Reproduce every line of text in the material below without any changes, and leave the pictures out of your answer.

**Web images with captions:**
Content starts

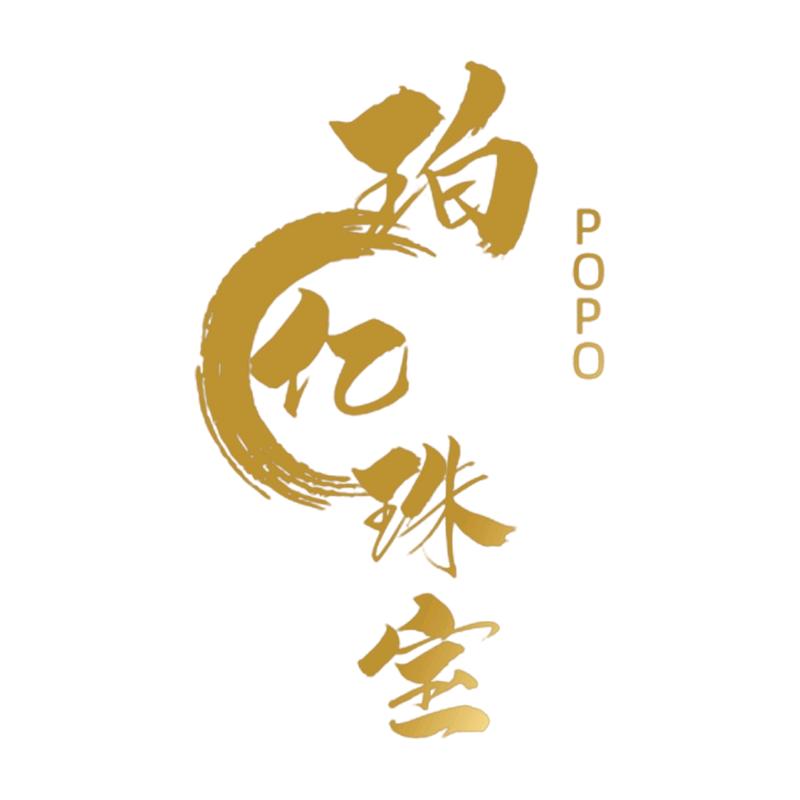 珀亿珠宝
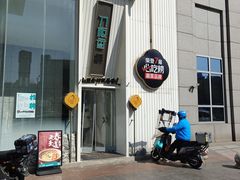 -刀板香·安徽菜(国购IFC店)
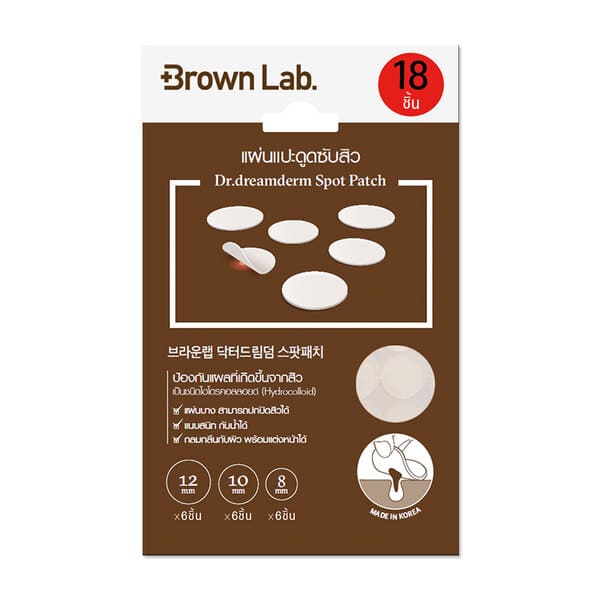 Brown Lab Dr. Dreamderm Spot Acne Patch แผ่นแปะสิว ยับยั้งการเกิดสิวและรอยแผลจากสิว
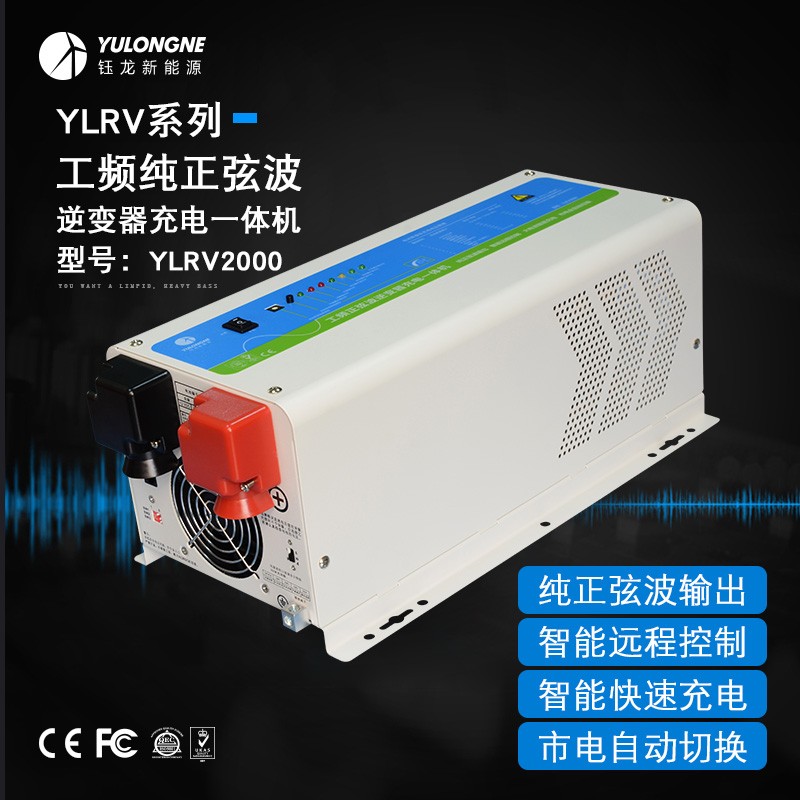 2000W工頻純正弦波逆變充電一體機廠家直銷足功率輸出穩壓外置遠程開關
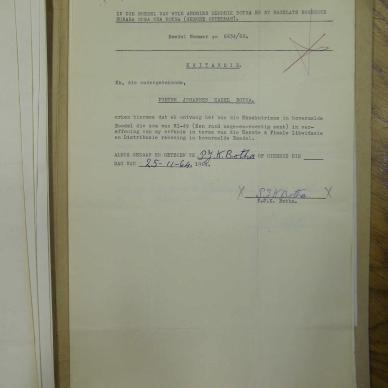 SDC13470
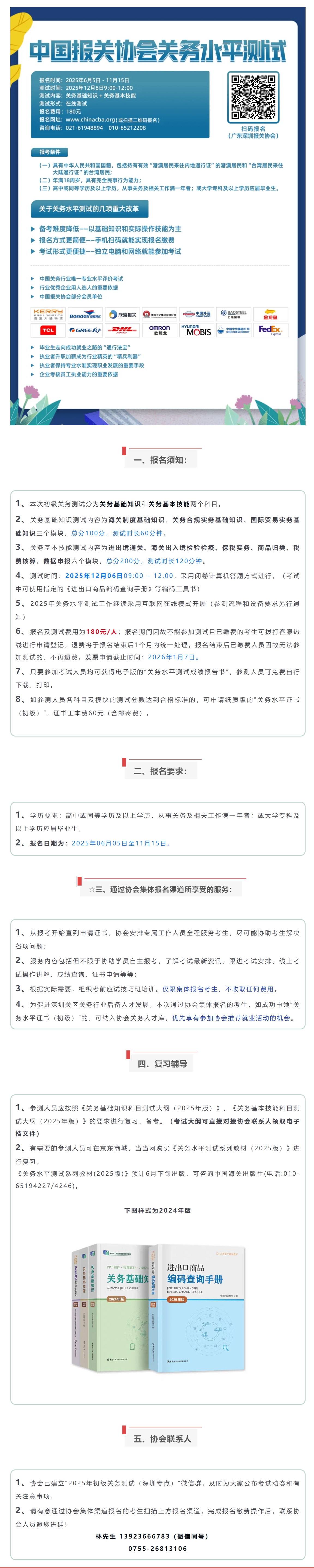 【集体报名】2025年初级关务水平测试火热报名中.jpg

Content ends

**REPLY:**
 珀亿珠宝
 -刀板香·安徽菜(国购IFC店)
 Brown Lab Dr. Dreamderm Spot Acne Patch แผ่นแปะสิว ยับยั้งการเกิดสิวและรอยแผลจากสิว
 2000W工頻純正弦波逆變充電一體機廠家直銷足功率輸出穩壓外置遠程開關
 SDC13470
 【集体报名】2025年初级关务水平测试火热报名中.jpg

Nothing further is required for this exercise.